# Evaluating machine learning models: The issue with test data sets

04/21/20

Machine learning technologies can be used successfully and practically in a corporate environment. A concrete, manageable use case and thus focused application of machine learning models can generate real added value. This added value naturally depends on the use case and the performance of the trained models. Therefore it is important to clarify how well a model can actually support the respective challenge. In this article I would like to explain how the evaluation of the performance could be interpreted, especially depending on how much test data is or should be available.

## Test data scope

By using a retained representative test set and various metrics, scores can be calculated and the models can be evaluated and compared. But the test set is not used in the training. To optimize the model, further validation sets are only generated from the remaining data.

Once meaningful metrics have been found for the respective use case and target values to be achieved have been defined, the question arises as to what extent the values achieved can actually be trusted. After all, these values can only be based on a reduced amount of example data. How much test data is necessary for a meaningful evaluation depends on the score to be achieved and the desired confidence in the evaluation.

However, collecting and, in the case of supervised learning, labeling the data often requires manual steps and may be a cost factor that should not be underestimated. A good trade-off must be found between confidence in the assessment and the expected costs of collecting and preparing the test data.

## Use case

For further explanation, I will use the example of the article: Evaluating machine learning models: How to tackle metrics.

“*A manufacturer of drinking glasses wants to identify and sort out defective glasses in his production. A model for image classification is to be trained and used for this purpose. The database consists of images of intact and defective glasses.*” [1]

The number of pictures of defective glasses is very limited here, so that, with some effort, pictures of about 500 intact and 500 defective glasses will be available for training and testing of the models only after some time – especially because defective glasses occur rather rarely in production. From these 1000 pictures a representative test set is then retained before training.

How much test data is required for a meaningful evaluation of a machine learning model? Or what does “meaningful” mean in this context? Is 10% to 20% of the data base, in this case 100 to 200 images, sufficient?

In this example, the metric *accuracy* is selected and after a little training and optimization, the model will achieve a performance of 80% of correct classifications – on a basis of 100 test images.

To estimate how trustworthy this result actually is, you can use standard tools of statistics.

## Confidence interval

Whether an image has been classified correctly by the model can be seen as an experiment with the two possible results *success* or *failure*. Testing a model is also a series of similar independent experiments, so that the binomial distribution or its approximation [2] to the normal distribution can be used to estimate the result.

The extent to which one can now “trust” the determined value can be shown with the help of a confidence interval.
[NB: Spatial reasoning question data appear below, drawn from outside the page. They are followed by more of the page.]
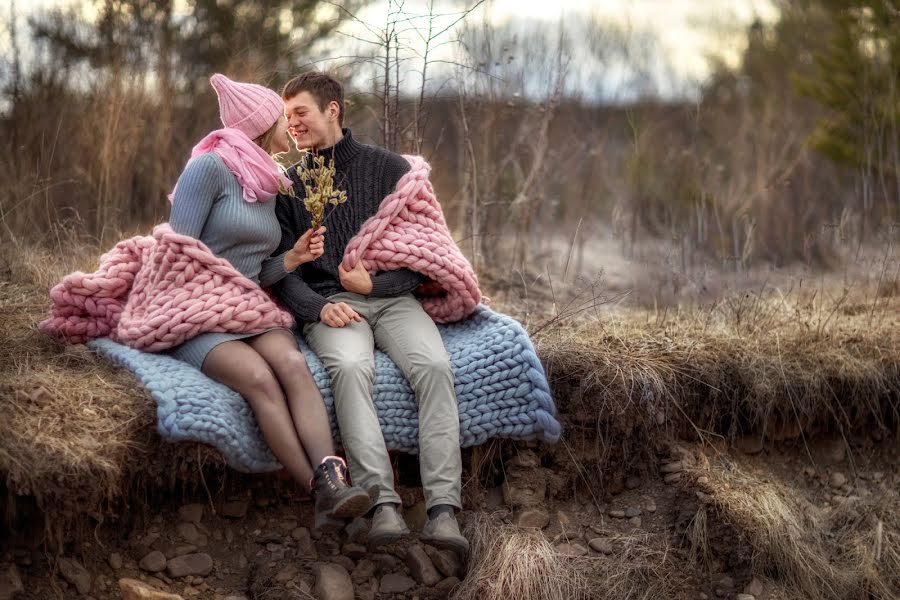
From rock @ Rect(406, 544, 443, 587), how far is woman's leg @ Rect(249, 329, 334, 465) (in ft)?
1.48

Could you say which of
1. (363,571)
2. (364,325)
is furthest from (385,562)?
(364,325)

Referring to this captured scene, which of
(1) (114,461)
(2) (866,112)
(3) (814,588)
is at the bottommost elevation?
(3) (814,588)

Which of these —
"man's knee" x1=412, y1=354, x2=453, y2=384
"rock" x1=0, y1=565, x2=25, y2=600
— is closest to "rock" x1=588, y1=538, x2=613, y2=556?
"man's knee" x1=412, y1=354, x2=453, y2=384

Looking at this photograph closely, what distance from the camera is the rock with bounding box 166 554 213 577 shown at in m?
2.96

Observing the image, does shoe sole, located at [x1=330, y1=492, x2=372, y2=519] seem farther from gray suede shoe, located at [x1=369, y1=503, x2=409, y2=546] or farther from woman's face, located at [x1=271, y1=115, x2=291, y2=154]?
woman's face, located at [x1=271, y1=115, x2=291, y2=154]

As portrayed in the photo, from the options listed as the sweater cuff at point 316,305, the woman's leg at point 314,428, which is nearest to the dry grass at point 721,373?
the sweater cuff at point 316,305

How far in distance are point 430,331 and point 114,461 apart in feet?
3.65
The benefit of a confidence interval is the possibility of quantifying the uncertainty of a sample, for example a test run on 100 images, and the resulting estimate. Estimation because the test data represent only a small part of the possible data set or population, and thus the model has only been tested with a small part of data and not with all data that may ever occur.

“*The confidence interval indicates the range which, with infinite repetition of a random experiment, includes the true location of the parameter with a certain probability (the confidence level).*” [3]
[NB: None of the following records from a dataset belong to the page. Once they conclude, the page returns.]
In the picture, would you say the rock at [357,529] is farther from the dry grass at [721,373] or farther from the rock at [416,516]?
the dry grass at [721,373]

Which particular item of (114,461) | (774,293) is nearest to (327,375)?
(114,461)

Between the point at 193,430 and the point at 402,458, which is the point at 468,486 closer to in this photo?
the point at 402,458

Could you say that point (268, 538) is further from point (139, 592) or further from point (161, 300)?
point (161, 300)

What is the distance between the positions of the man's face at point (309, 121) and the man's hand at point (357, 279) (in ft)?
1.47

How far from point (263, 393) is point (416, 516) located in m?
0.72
The interval is represented by a lower and an upper limit value and the assumption that the test runs have been repeated quite often on different independent test data sets of the same size. This means, for example, that on average in 95 % of the imaginary test runs the resulting limit values include the determined score.

## Calculating intervals

The limit values can be calculated as follows, for example [4]:

$$i = \pm p-z*{\sqrt{\frac{p*(1-p)}{n}}}$$

With \(p=\frac{1}{score}\), \(n\) is the number of data and \(z\) is a constant that can be read from the standard normal distribution table for the desired “confidence” (confidence level). Common values are, for example:

level | 90 % | 95% | 97% | 99% | 99.5 % |

\(z\) | 1.28 | 1.64 | 1.96 | 2.33 | 2.58 |

In case of the 95% confidence level, with 100 test data sets and a measured score of the model of 80%, the interval is 72% to 88%. This range seems to be quite large and probably not accurate enough for some applications.

## The crux

But even when doubling the test data to 200 data sets, the resulting interval: 74% to 86% is not much smaller. The following diagram shows a few more examples of accuracy scores of 80%, 90%, 95% and 99% for the 95% confidence level and for the test data size 100, 200, 1000, 10000. On a basis of 10000 data sets, the range is +-1% and could be acceptable for a score of 80%.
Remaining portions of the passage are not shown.